Internacional

Chile aprova projeto de lei sobre aborto

Um grupo de mulheres se prepara para entrar na Câmara de Deputados para presenciar a sessão na qual foi aprovado o projeto de lei que despenaliza o aborto em três situações, no dia 17 deste mês, na cidade de Valparaíso, sede do parlamento chileno, a 45 quilômetros de Santiago. Foto: Fátima Castro/IPS
Um grupo de mulheres se prepara para entrar na Câmara de Deputados para presenciar a sessão na qual foi aprovado o projeto de lei que despenaliza o aborto em três situações, no dia 17 deste mês, na cidade de Valparaíso, sede do parlamento chileno, a 45 quilômetros de Santiago. Foto: Fátima Castro/IPS

Por Marianela Jarroud, da IPS – 

Santiago, Chile, 23/3/2016 – Após 26 anos de democracia e 14 longos meses de intenso debate com tons ideológicos, o parlamento do Chile aprovou, no dia 17 deste mês, em primeira votação, o projeto de lei que despenaliza o aborto em três situações: risco de vida para a mãe, inviabilidade fetal e violação. Mas persistem ameaças ao projeto, que pode ser cerceado no Senado, ou mesmo invalidado, total ou parcialmente, pelo Tribunal Constitucional.

“Este é um passo histórico, que busca vencer os que por tantos anos tentaram impor uma única posição a partir do conservadorismo, de suas opções pessoais”, destacou à IPS a deputada comunista Karol Cariola. “Esse passo contribui para despenalizar as mulheres, que hoje são tratadas como criminosas quando expostas a situações como violação, a tortura de ter no ventre com um feto que sabem que nascerá e morrerá, ou como o fato de colocar em risco sua vida quando uma gravidez tem complicação”, acrescentou.

O projeto é uma das iniciativas emblemáticas do segundo governo da socialista Michelle Bachelet, no poder desde 2014 e que já governou o país entre 2006 e 2010. O projeto de lei recebeu 66 votos a favor e 44 contra. “Esse projeto não impõe nada a ninguém, o que faz é permitir que cada mulher, nessas circunstâncias, possam tomar suas próprias decisões, em função de seus valores, princípios, convicções e sua realidade pessoal e familiar, e que essas decisões tenham o acompanhamento correspondente”, afirmou Bachelet depois da votação.

Dados a processar:
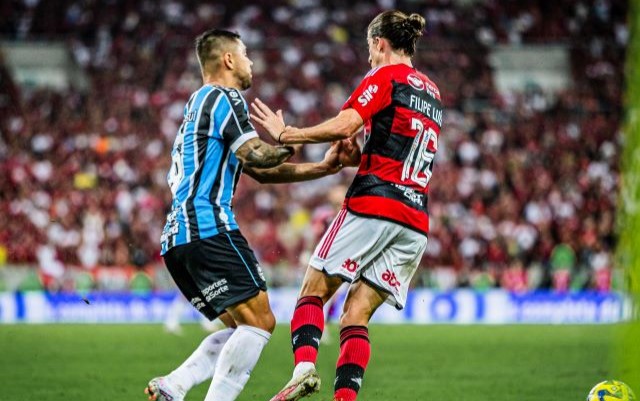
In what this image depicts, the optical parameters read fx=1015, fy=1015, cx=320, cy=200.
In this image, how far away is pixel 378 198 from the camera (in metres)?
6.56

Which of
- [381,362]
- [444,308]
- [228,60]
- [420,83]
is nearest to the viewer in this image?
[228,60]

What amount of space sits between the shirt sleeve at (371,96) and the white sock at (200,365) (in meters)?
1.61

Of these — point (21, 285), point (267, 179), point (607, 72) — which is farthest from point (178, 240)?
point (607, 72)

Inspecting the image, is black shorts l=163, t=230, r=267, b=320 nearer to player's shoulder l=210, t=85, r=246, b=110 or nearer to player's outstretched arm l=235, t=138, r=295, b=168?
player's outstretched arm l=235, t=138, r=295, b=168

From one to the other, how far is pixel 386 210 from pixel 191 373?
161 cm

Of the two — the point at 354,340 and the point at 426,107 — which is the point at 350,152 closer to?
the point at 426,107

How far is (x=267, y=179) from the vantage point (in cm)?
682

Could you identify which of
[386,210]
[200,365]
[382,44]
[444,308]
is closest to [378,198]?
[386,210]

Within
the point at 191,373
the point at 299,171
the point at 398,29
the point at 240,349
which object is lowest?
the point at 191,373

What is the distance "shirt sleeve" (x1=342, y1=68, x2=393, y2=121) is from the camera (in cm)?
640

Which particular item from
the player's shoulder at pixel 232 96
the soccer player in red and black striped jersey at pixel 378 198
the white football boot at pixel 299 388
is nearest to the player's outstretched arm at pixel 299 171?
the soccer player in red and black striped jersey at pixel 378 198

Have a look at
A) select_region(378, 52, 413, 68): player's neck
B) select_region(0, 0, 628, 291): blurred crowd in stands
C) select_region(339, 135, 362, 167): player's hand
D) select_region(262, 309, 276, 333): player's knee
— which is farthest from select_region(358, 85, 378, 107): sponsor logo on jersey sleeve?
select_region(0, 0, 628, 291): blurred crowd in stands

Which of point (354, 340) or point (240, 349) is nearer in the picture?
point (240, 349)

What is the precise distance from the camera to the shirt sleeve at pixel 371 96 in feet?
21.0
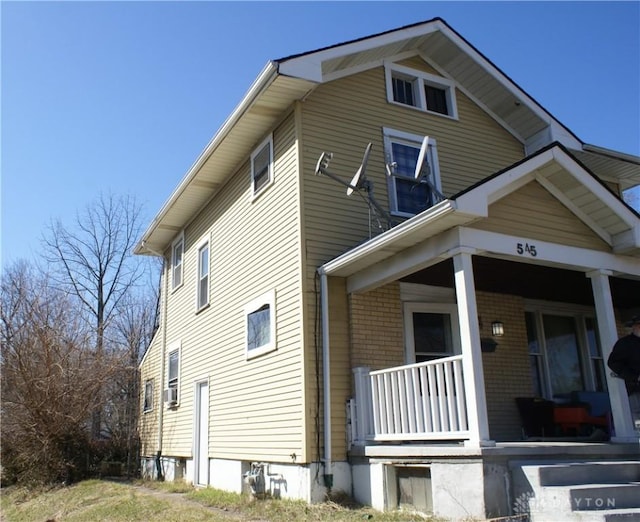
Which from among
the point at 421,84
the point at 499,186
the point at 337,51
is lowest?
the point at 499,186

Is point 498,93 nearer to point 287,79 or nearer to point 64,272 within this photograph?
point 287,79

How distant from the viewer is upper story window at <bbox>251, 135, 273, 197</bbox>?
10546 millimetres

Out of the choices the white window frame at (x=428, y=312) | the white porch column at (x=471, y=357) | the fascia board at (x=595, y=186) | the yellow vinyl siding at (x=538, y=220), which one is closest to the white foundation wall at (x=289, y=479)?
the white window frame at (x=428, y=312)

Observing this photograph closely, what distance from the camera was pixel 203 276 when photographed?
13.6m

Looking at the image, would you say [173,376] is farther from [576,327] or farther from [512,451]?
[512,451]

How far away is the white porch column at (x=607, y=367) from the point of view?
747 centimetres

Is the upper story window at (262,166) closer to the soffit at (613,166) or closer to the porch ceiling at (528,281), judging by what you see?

Tarefas a realizar:
**1)** Apresente em forma de tabela Markdown, com as colunas "Número" e "Linha", as linhas da listagem situadas entre a que contém "How far is (x=267, y=179)" e a que contém "10546 millimetres", ambas incluídas. Omita as linhas em branco e as imagens.
**2)** Prossiga a notícia sobre a aprovação do projeto de lei do aborto no Chile a partir do ponto em que ela termina.

Respostas esperadas:
**1)**
| Número | Linha |
|---|---|
| 1 | How far is (x=267, y=179) from the vantage point (in cm)? |
| 2 | 682 |
| 3 | Could you identify which of |
| 4 | [386,210] |
| 5 | [200,365] |
| 6 | [382,44] |
| 7 | [444,308] |
| 8 | is closest to [378,198]? |
| 9 | [386,210] |
| 10 | Within |
| 11 | the point at 191,373 |
| 12 | the point at 299,171 |
| 13 | the point at 398,29 |
| 14 | the point at 240,349 |
| 15 | which object is lowest? |
| 16 | the point at 191,373 |
| 17 | What is the distance "shirt sleeve" (x1=342, y1=68, x2=393, y2=121) is from the camera (in cm)? |
| 18 | 640 |
| 19 | Which particular item from |
| 20 | the player's shoulder at pixel 232 96 |
| 21 | the soccer player in red and black striped jersey at pixel 378 198 |
| 22 | the white football boot at pixel 299 388 |
| 23 | is nearest to the player's outstretched arm at pixel 299 171? |
| 24 | the soccer player in red and black striped jersey at pixel 378 198 |
| 25 | Have a look at |
| 26 | A) select_region(378, 52, 413, 68): player's neck |
| 27 | B) select_region(0, 0, 628, 291): blurred crowd in stands |
| 28 | C) select_region(339, 135, 362, 167): player's hand |
| 29 | D) select_region(262, 309, 276, 333): player's knee |
| 30 | — which is farthest from select_region(358, 85, 378, 107): sponsor logo on jersey sleeve? |
| 31 | select_region(0, 0, 628, 291): blurred crowd in stands |
| 32 | Which of point (354, 340) or point (240, 349) is nearer in the picture? |
| 33 | point (240, 349) |
| 34 | What is the precise distance from the camera to the shirt sleeve at pixel 371 96 in feet? |
| 35 | 21.0 |
| 36 | Which from among |
| 37 | the point at 421,84 |
| 38 | the point at 499,186 |
| 39 | the point at 337,51 |
| 40 | is lowest? |
| 41 | the point at 499,186 |
| 42 | Is point 498,93 nearer to point 287,79 or nearer to point 64,272 within this photograph? |
| 43 | point 287,79 |
| 44 | How distant from the viewer is upper story window at <bbox>251, 135, 273, 197</bbox>? |
| 45 | 10546 millimetres |

**2)**
“O que esse projeto pretende é que a sociedade apoie as decisões autônomas das mulheres em lugar de penalizá-las”, pontuou Bachelet, que foi a primeira diretora executiva da ONU Mulheres, entre 2010 e 2013.Na votação de cada uma das circunstâncias também houve apoio majoritário, embora no caso de violação o resultado tenha sido de 59 apoios e 47 oposições, devido à rejeição de parte dos deputados da governante aliança Nova Maioria, especialmente da Democracia Cristã.

A interrupção da gravidez por violação está limitada às 12 primeiras semanas de gestação, salvo para quem tem menos de 14 anos, quando nesse caso somam-se mais duas semanas. “Estamos muito contentes com a aprovação do projeto. É um avanço histórico”, ressaltou à IPS a socióloga Claudia Dides, diretora executiva da organização não governamental Miles, dedicada aos direitos reprodutivos. “É a primeira vez desde o retorno da democracia no Chile (1990) que se vota na Câmara de Deputados um projeto de lei sobre aborto”, acrescentou.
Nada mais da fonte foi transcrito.